I am a programmer and learning assembly language in order to intuitively understand how my code run on the CPU.
While I was studying the ASM keyword LOCK, google told me CPU will take exclusive ownership of data bus while executing the following instruction with LOCK prefix.
But without any extra information how CPU can take exclusive ownership.
I also found that 8086 microchip has a lock pin which do exactly the same thing as keyword LOCK does. This maybe the logic circuit which implements the LOCK keyword.
Can anyone explain the mechanism of the lock pin. While the lock pin is active, how other CPUs will be rejected when try to acquire the usage of data bus.
CodePudding user response:
If the only CPU has the memory bus locked, no other device can read or change memory contents during that time, not even via DMA. (Or with multiple CPUs on a shared bus with no cache, same deal.) Therefore, no other memory operations at all can happen between the load and the store of a lock add [di], ax
for example, making it atomic wrt. any possible observer. (Other than a logic analyzer connected to the bus, which doesn't count.)

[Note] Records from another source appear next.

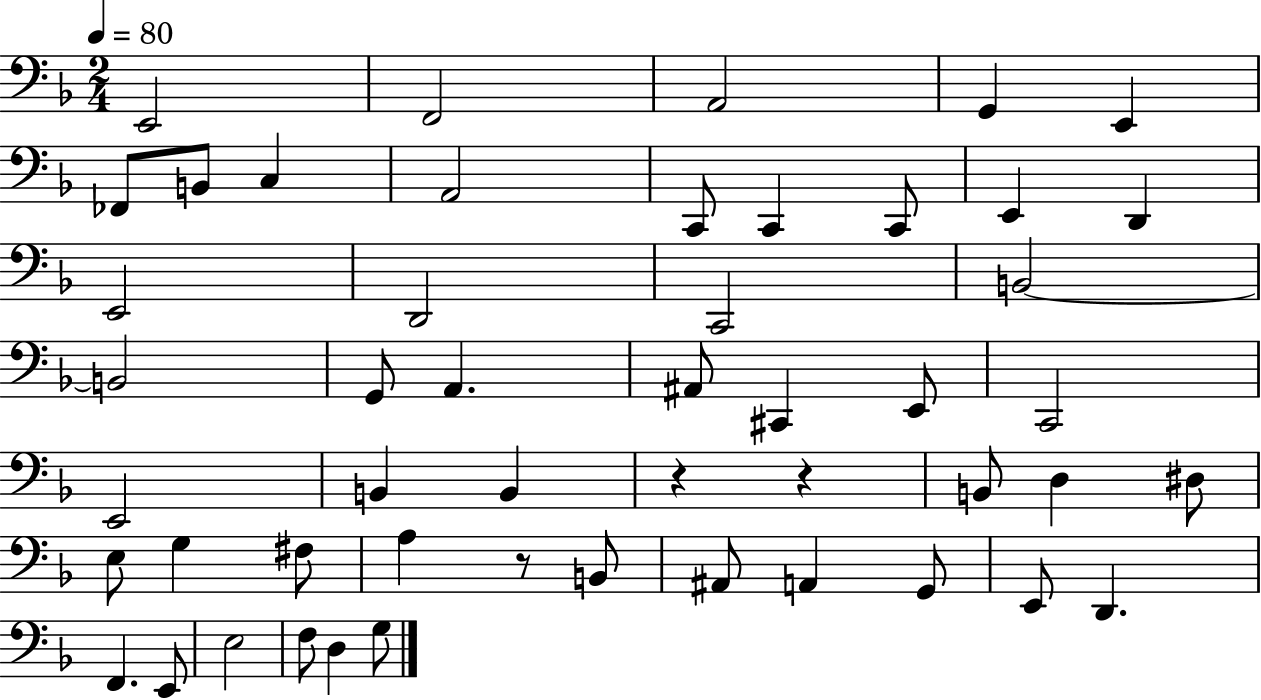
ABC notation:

X:1
T:Untitled
M:2/4
L:1/4
K:F
E,,2 F,,2 A,,2 G,, E,, _F,,/2 B,,/2 C, A,,2 C,,/2 C,, C,,/2 E,, D,, E,,2 D,,2 C,,2 B,,2 B,,2 G,,/2 A,, ^A,,/2 ^C,, E,,/2 C,,2 E,,2 B,, B,, z z B,,/2 D, ^D,/2 E,/2 G, ^F,/2 A, z/2 B,,/2 ^A,,/2 A,, G,,/2 E,,/2 D,, F,, E,,/2 E,2 F,/2 D, G,/2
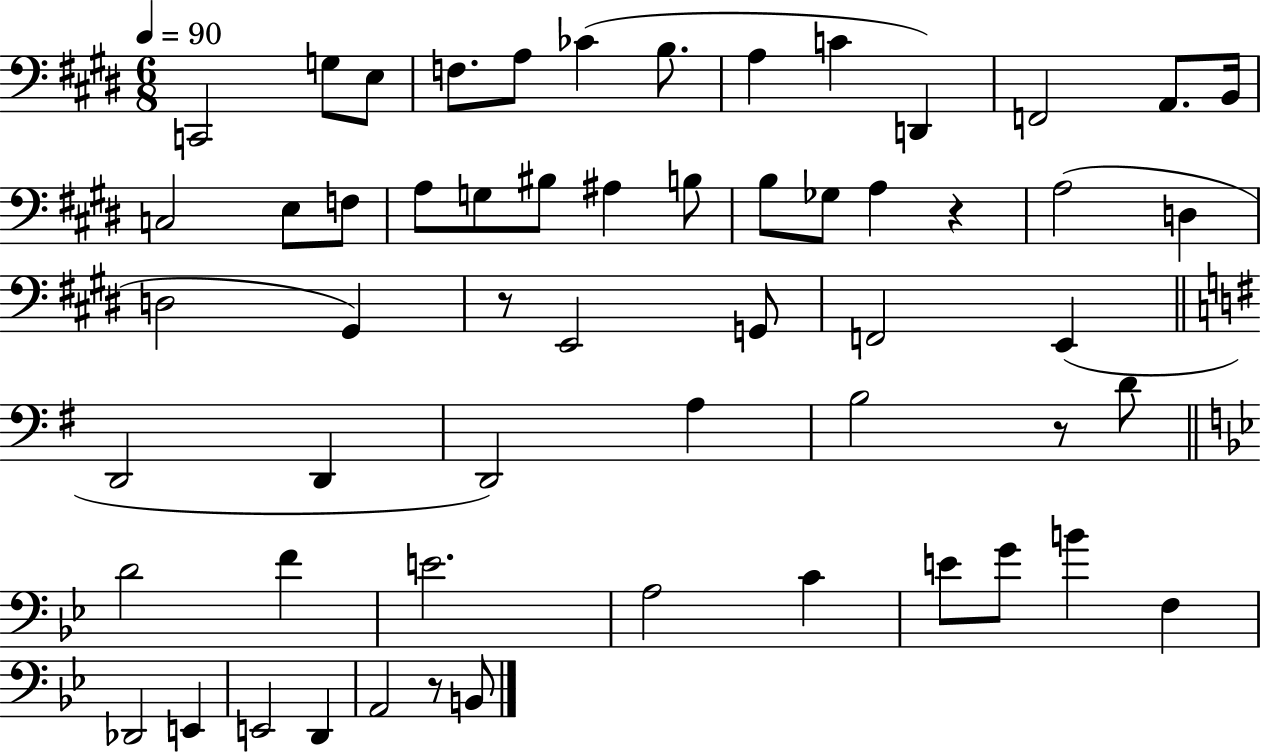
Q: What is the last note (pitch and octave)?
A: B2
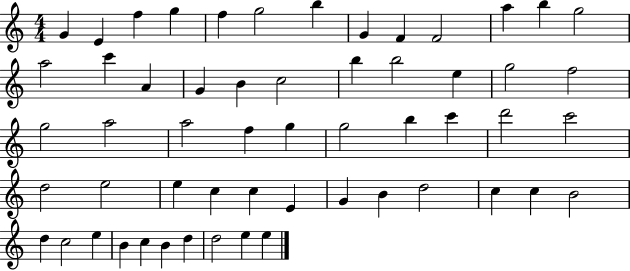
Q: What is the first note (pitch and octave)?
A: G4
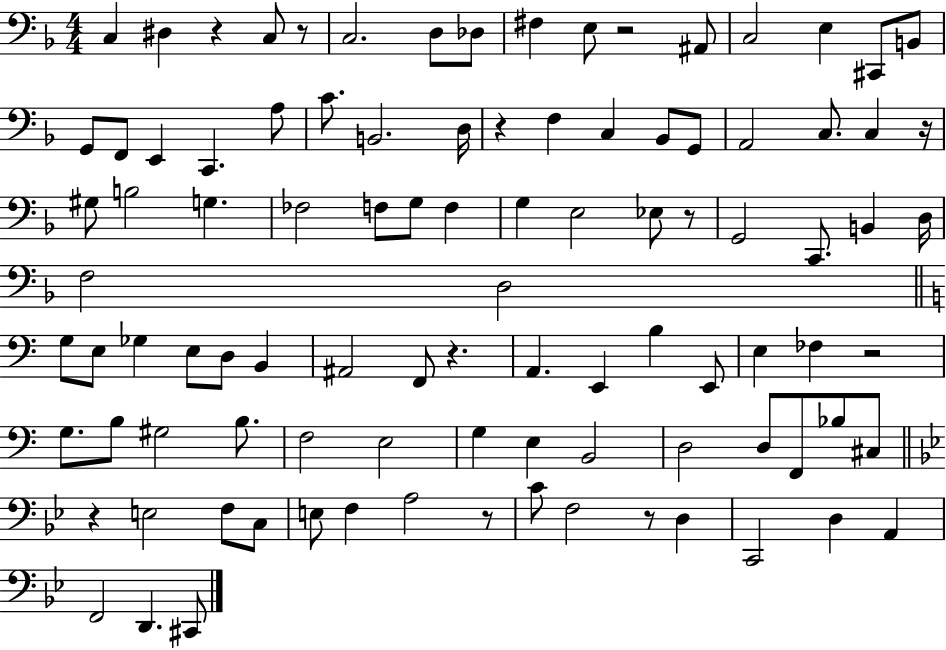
{
  \clef bass
  \numericTimeSignature
  \time 4/4
  \key f \major
  c4 dis4 r4 c8 r8 | c2. d8 des8 | fis4 e8 r2 ais,8 | c2 e4 cis,8 b,8 | \break g,8 f,8 e,4 c,4. a8 | c'8. b,2. d16 | r4 f4 c4 bes,8 g,8 | a,2 c8. c4 r16 | \break gis8 b2 g4. | fes2 f8 g8 f4 | g4 e2 ees8 r8 | g,2 c,8. b,4 d16 | \break f2 d2 | \bar "||" \break \key c \major g8 e8 ges4 e8 d8 b,4 | ais,2 f,8 r4. | a,4. e,4 b4 e,8 | e4 fes4 r2 | \break g8. b8 gis2 b8. | f2 e2 | g4 e4 b,2 | d2 d8 f,8 bes8 cis8 | \break \bar "||" \break \key g \minor r4 e2 f8 c8 | e8 f4 a2 r8 | c'8 f2 r8 d4 | c,2 d4 a,4 | \break f,2 d,4. cis,8 | \bar "|."
}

Semi-related: Can num be atomic for 'int num'? describes how the lock
prefix works on modern CPUs for cacheable memory, providing RMW atomicity without a bus lock, just hanging on to the cache line for the duration.
We call this a "cache lock"; all modern CPUs work this way for aligned locked
operations, only doing an expensive bus lock on something like xchg [mem], ax
that spans a boundary between two cache-lines. That hurts throughput on all cores, and is so expensive that modern CPUs have a way to make that always fault, but not other unaligned loads/stores, as well as performance counters for it.
Fun fact: xchg [mem], reg
has implicit lock
semantics on 386 and newer. (Which is unfortunate because it makes it unusable for performance reasons as just a plain load/store when you're running low on registers). It didn't on 286 or earlier, unless you did lock xchg
. This is possibly related to the fact that there were SMP 386 systems (with a primitive sequentially-consistent memory model). The modern x86 memory model applies to 486 and later SMP systems.